The bequest of the 1920s and 1930s in the techniques of engraving, etching and lithography was sufficiently rich that it served as a reservoir of know-how for Estonian post-war graphic art. There were a number of artists who served as bridges of graphic culture between two eras, and between older and younger generations. Among them, Aino Bach (1901-1980) and Alo Hoidre (1916-1993) were most influential, the former in the sphere of intaglio print, and the latter in the field of lithography. Bach never exhibited at the triennials, but Hoidre was one of the prize winners in 1971. There were talented and innovative middle-aged graphic artists who received triennial awards, including Allex Kütt (1921-1991) and Olev Soans (1925-1995). But it is characteristic of the competitions of that epoch that the artists of the upswing of the 1960s, representing the most vigorously and individually surrealistic and abstract tendencies – the Estonian Peeter Ulas (1934-2008) and the Lithuanian Vytautas Valius (1930-2004) – were the first prize winners in 1968. In the 1970s the radicalism of the end of the 1960s ebbed, not only because of official pressure, but also due to the influence of a new wave of realism. The ascendant national romanticism was one of the reasons, besides their outstanding individuality and mastery, why the Estonian Vive Tolli (1928) and the Lithuanian Petras Repšys won prizes at the next two triennials. The refined modern treatment of traditional subjects made the juries prefer them, for instance, over the primitive Finno-Ugric world of Kaljo Põllu’s (1934-2010) mezzotints.

There has been a great deal of talk about the difficulties of the organization, the interference of authorities and the differences of opinion of the members of the juries. The three republics were, of course, somewhat different in terms of their historical cultural orientation, and in their attitudes concerning national traditions. But it seems, looking back and taking into account all of the circumstances, that the juries were quite fair and the triennials were quite interesting precisely because of the peculiarities of the three participating countries. The limited circle and its particular conservatism distinguished the Tallinn triennial from grand international shows of graphic art, and made it unique. The requirement of three prints gave a better picture of each artist, and stimulated artists to work and to present themselves as well as possible: according to the criteria of those days, of course. The House of Artists was filled by the public because the art had remained fairly close to them.

One cannot restrain the natural process endlessly. The development towards international imagery, problems and techniques progressed little by little in parallel with the society’s desire for independence. The 8th triennial of 1989 was already more international, with participants not only from Russia, but also from Canada, Finland, Poland and Hungary. The Grand Prix was given to Naima Neidre (1943) from Estonia, and three equal prizes went to Ulla Virta (1946, Finland), Ilmars Blumbergs (1943-2016, Latvia) and Rimvydas Kepežinskas (1956, Lithuania). There were 560 works from 169 artists exhibited in the main pavilion of the Estonian Exhibition Center and it was, in spite of the domination of traditional techniques, a show that could be enjoyed nowadays, too. The technological shift in the art of printing became more and more evident in the following triennials.
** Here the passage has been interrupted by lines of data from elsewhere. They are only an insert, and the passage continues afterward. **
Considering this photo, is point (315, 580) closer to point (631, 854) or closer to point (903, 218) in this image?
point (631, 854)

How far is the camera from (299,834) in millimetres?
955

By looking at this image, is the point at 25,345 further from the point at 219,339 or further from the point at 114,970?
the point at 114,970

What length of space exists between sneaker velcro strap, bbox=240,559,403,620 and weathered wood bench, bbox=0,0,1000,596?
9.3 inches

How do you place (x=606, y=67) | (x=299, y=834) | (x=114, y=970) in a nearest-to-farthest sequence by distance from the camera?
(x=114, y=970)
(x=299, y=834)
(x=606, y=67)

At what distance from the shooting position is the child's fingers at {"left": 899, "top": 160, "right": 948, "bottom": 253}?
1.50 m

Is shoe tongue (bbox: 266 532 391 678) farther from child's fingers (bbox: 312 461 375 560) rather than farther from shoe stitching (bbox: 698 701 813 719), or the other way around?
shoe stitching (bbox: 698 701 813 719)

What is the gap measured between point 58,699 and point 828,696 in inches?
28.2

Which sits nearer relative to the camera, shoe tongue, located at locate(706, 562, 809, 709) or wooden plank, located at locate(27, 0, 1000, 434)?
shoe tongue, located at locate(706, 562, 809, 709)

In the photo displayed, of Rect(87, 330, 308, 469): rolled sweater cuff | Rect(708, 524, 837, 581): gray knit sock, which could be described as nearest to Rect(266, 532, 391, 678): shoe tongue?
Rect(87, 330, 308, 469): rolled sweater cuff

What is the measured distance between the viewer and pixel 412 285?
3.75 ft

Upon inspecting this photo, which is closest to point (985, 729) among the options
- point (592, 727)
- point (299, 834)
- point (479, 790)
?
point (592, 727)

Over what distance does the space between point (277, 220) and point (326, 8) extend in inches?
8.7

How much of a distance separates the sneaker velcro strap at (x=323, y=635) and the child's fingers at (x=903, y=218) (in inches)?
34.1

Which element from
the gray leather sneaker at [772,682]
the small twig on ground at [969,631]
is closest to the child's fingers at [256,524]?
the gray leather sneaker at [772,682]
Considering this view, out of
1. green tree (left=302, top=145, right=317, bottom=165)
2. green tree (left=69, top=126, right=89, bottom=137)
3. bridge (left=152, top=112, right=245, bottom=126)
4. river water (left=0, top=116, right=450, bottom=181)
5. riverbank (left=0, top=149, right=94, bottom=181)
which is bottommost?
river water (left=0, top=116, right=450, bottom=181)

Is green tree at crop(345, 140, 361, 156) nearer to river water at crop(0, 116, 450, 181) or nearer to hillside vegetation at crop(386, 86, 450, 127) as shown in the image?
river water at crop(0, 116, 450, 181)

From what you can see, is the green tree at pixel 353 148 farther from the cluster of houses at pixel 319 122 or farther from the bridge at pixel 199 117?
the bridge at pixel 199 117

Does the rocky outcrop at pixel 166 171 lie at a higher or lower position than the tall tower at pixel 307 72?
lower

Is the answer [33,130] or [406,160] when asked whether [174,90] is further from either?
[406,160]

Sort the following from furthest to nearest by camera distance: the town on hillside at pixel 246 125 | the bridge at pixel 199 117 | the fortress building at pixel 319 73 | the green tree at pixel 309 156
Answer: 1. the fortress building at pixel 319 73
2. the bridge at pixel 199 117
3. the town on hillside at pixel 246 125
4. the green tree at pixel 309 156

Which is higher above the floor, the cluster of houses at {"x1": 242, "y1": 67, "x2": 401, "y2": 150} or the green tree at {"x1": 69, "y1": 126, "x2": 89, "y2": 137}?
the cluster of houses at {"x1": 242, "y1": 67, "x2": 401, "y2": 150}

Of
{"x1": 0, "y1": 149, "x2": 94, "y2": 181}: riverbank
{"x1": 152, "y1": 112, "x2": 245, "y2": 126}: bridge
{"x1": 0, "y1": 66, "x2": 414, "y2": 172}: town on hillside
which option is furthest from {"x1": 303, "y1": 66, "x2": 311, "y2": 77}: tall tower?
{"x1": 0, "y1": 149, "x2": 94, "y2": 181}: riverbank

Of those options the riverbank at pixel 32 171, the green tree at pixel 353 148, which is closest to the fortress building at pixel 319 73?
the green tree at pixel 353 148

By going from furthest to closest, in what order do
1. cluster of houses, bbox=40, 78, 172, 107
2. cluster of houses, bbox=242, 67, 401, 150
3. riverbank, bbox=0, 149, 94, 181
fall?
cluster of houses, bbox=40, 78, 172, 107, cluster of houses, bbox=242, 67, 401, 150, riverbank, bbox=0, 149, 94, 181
As for recent triennials, they have been successful thanks to the close cooperation with other print exhibitions and the intelligence of the competent, well-informed and fastidious team. The triennial should be based on the work of such a team in the future, too, if it wishes to continue to be an event in the international printing art life and not just an exhibition of current work in Tallinn. It should be based on the strong local tradition of printing art which – alas! – seems to have rather faded.